毎月24日『愛宕の縁日』・・・中でも、今日1月24日『初愛宕』という一年で最初の愛宕の縁日。

・・・という事で今日は『愛宕神社』について書かせていただきます。

・・・・・・・・・・

あの十返舎一九『東海道中膝栗毛』にも、そして、『浄瑠璃・糸桜本町育(いとざくらほんちょうそだち)にも、
「伊勢へ七度ななたび)、熊野へ三度(みたび)、愛宕様へは月参り・・・」
と、まったく同じフレーズが登場します。

どうやら、これは江戸時代の当時、今で言うところの流行語大賞となるような大ヒットのフレーズらしい・・・。

もちろん、フレーズが流行っただけではなく、実際に愛宕へお参りするのも、かなりのブームだったようです。

Atagozinzyatizucc 愛宕・愛当・愛太子・阿多古・愛宕護・・・と書いて、すべて「あたご」と読みますが、これら日本の各地に点在する愛宕神社のおおもとは、京都市右京区嵯峨愛宕町愛宕山の山頂にある愛宕神社です。
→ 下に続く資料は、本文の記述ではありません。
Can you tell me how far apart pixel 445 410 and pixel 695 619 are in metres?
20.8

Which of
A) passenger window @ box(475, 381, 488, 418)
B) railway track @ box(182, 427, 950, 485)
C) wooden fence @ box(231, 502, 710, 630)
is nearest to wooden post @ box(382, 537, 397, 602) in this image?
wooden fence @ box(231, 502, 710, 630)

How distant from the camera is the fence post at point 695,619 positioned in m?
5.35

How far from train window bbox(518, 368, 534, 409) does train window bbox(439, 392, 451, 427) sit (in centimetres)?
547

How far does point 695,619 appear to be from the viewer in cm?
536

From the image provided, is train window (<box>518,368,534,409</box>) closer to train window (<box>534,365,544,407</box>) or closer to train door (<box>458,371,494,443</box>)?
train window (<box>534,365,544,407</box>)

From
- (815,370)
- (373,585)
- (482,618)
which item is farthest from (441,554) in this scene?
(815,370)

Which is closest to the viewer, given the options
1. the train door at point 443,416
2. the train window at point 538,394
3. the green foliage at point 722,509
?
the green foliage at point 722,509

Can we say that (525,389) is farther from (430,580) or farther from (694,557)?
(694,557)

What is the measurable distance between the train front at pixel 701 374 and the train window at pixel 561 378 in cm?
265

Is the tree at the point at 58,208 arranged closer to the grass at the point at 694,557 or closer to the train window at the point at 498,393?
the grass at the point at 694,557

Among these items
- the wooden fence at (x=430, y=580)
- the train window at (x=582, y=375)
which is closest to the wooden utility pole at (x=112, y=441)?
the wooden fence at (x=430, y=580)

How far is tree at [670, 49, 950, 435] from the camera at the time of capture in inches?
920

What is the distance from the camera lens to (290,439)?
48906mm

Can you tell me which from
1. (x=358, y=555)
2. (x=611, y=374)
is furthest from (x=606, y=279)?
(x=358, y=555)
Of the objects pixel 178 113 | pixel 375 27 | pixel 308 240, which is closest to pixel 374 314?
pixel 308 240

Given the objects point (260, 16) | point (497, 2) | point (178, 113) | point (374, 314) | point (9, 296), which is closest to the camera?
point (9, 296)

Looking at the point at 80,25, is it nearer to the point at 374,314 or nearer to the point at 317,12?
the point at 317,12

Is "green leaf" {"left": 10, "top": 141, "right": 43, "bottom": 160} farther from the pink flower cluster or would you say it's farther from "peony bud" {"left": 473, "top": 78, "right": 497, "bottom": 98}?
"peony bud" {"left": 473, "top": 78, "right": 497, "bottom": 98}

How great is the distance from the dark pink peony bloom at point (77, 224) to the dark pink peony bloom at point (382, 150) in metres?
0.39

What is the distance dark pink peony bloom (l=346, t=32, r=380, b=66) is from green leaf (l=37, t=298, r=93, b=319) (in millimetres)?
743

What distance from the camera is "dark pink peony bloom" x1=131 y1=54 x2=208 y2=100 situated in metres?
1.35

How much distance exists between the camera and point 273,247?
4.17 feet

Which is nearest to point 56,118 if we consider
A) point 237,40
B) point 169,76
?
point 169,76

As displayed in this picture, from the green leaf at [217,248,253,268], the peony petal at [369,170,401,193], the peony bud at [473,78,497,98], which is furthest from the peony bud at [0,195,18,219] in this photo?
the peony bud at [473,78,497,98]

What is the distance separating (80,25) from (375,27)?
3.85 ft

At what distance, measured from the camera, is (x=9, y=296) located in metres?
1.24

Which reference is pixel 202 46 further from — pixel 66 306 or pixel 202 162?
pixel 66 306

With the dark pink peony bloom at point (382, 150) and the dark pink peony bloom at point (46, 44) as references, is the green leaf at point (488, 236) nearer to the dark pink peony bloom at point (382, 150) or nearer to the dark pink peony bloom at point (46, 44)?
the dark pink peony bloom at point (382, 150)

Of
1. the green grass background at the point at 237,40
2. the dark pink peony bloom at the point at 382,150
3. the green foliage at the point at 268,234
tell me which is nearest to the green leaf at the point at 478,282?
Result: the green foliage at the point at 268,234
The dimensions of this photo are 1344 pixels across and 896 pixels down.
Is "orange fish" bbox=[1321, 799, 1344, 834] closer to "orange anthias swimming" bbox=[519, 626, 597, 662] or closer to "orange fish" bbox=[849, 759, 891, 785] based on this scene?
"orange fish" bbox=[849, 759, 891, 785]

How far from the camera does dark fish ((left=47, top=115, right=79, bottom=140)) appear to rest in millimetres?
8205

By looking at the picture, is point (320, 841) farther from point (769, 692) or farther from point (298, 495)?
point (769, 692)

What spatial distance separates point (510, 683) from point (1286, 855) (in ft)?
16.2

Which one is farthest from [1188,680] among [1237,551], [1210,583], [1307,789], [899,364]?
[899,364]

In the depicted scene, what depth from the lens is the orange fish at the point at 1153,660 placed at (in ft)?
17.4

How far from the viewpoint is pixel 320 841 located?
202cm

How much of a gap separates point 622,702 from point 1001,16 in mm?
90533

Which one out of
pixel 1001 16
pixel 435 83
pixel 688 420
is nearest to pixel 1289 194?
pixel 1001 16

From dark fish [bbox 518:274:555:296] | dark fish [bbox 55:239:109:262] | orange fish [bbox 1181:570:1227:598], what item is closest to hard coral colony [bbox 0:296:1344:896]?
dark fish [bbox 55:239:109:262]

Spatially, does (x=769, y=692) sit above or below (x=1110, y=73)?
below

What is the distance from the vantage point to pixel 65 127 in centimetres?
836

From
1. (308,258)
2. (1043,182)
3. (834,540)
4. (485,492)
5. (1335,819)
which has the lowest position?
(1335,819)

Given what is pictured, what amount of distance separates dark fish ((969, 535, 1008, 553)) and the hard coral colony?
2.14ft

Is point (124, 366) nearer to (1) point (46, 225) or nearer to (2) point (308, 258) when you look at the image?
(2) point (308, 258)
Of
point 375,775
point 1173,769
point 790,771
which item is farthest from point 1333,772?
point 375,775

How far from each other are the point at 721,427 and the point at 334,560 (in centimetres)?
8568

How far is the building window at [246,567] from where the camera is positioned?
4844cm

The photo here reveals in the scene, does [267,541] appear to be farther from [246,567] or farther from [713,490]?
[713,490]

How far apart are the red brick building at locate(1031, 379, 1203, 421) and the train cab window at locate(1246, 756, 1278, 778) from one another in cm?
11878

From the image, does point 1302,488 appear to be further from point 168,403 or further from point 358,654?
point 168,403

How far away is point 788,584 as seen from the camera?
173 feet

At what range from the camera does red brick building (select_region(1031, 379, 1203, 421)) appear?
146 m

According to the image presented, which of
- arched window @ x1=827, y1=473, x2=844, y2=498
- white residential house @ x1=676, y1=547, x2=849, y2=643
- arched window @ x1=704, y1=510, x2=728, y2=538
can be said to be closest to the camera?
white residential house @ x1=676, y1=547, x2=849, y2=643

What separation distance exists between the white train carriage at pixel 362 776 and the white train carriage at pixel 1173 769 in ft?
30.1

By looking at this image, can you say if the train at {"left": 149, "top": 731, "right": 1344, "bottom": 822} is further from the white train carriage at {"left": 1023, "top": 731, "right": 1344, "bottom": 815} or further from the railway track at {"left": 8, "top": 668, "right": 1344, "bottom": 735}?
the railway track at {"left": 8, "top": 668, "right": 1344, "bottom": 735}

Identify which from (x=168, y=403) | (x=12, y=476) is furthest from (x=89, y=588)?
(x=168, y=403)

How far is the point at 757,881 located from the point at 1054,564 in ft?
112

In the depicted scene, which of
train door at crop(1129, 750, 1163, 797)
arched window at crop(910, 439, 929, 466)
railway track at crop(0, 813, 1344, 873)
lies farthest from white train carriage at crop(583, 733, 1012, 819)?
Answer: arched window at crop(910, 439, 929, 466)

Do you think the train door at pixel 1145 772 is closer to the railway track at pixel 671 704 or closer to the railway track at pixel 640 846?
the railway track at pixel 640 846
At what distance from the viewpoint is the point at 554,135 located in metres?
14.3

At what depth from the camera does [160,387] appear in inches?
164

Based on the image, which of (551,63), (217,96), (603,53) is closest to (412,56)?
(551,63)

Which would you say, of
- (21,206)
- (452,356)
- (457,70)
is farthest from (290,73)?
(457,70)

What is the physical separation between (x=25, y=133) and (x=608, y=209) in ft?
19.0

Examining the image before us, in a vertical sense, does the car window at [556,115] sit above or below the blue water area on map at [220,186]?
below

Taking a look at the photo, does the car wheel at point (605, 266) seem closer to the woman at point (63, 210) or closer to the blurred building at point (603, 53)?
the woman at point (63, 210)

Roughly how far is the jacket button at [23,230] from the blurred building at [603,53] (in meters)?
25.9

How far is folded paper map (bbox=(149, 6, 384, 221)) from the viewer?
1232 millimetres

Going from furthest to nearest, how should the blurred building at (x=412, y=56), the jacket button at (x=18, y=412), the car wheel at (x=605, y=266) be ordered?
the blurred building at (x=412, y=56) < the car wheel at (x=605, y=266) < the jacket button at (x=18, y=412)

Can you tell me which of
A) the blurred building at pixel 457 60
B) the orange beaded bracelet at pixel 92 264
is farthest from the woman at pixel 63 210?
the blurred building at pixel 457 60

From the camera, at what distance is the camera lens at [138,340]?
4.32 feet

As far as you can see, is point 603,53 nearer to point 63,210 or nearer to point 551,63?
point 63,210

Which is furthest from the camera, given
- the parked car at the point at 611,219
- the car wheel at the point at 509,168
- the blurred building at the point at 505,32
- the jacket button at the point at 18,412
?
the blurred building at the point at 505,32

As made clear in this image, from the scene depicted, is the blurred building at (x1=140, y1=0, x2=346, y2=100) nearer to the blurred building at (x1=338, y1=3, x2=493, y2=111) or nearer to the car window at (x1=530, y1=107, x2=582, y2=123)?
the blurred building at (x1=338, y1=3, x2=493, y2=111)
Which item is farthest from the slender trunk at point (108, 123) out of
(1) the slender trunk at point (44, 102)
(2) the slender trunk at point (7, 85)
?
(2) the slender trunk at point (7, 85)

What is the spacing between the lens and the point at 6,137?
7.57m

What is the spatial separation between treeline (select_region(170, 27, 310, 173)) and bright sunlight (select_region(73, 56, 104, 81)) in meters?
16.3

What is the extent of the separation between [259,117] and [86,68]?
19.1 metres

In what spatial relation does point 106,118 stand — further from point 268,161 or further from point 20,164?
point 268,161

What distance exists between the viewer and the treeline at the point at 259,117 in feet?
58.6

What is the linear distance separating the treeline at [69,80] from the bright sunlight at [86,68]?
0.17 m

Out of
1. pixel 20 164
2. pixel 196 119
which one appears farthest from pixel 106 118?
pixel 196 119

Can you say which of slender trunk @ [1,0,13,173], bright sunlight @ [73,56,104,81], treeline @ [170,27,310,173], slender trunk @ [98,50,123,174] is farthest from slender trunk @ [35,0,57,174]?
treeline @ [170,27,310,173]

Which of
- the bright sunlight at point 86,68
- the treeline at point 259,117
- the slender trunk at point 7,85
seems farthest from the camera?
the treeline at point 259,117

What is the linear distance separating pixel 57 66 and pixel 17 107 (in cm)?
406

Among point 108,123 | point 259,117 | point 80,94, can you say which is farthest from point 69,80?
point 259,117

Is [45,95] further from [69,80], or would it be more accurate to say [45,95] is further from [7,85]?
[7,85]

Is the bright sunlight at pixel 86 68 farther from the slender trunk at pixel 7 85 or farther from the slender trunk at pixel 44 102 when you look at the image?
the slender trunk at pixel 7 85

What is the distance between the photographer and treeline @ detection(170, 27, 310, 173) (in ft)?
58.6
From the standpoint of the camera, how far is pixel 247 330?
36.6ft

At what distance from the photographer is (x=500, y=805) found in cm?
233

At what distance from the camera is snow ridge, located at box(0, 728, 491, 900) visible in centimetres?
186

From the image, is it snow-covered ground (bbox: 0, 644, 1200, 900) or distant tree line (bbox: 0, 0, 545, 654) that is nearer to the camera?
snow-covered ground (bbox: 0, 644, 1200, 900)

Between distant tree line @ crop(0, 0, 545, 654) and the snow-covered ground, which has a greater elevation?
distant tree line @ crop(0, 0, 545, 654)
古くから『愛宕権現』の名で親しまれ、多くの信仰を集めた愛宕山は、比叡・比良・伊吹・神峰(しんぽう)・葛城・金峯(きんぷ)とともに『七高山』と呼ばれていた霊山でした。

あの桓武天皇が、怨霊から身を護りたい一心で究極の魔界封じをほどこした京の都(10月22日参照>>)では、東の比叡山とともに、西の愛宕山が王宮守護の神とされていました。

あの徳川家康も、慶長八年(1603年)に江戸城に入ってすぐ、城の西方、芝の小山に、京都の愛宕大権現を分霊して愛宕神社を建立し、江戸の護りを固めています
(江戸の場合の東の護りは、東叡山寛永寺となります)

明治の始めの神仏分離によって、お寺を廃し、本宮の祭神は稚産日科(わくむすびのかみ)伊弉冉尊(いざなぎのみこと)で、若宮には雷神(いかづちがみ)火之迦具土命(ほのかぐづちのみこと)を祀って、名称も愛宕神社となりましたが、それ以前は、真言宗の白雲寺を別当寺として、勝軍地蔵泰澄大師不動明王毘沙門天竜樹菩薩の五尊をお祀りし、奥の院には、役行者宍戸司前(ししどしぜん)太郎坊栄術を祀り、愛宕山大権現と呼ばれていました。

先の五尊の中でも、本尊とされていた勝軍地蔵は、冥界と現世の境界線に立って、人々を護ってくれるという菩薩で、以前、『左義長の由来』のページ(1月14日参照>>)でも書かせていただいた日本古来の「さいの神」と同じ性格を持つ神様だと言われています。

やはり、昔は丹波との国境であったこのあたりに祀られたというのも、ここで、災いをくい止める・・・災難除けの意味合いが大きかったのでしょうね。

その頃は、お山には六つの宿坊があり、京都・嵯峨の大覚寺が管理する修験の道場でもありました。

今も、毎年9月28日の愛宕神社の例大祭に行われる、お神輿の大覚寺参拝は、この名残だそうです。

その他にも、京都では、3歳になった子供が、この愛宕山にお参りすると、一生涯、火からの災難に遭わないとされていたり、7月31日の『千日詣り』の日に参拝すると、日頃の千日分の御利益があるとして、現在でも多くの信仰を集めています。

大和朝廷が成立する以前から、そして、仏教が伝来する以前から、日本にあった神々への信仰・・・あらためて京都の長い歴史と伝統を感じさせてくれますね。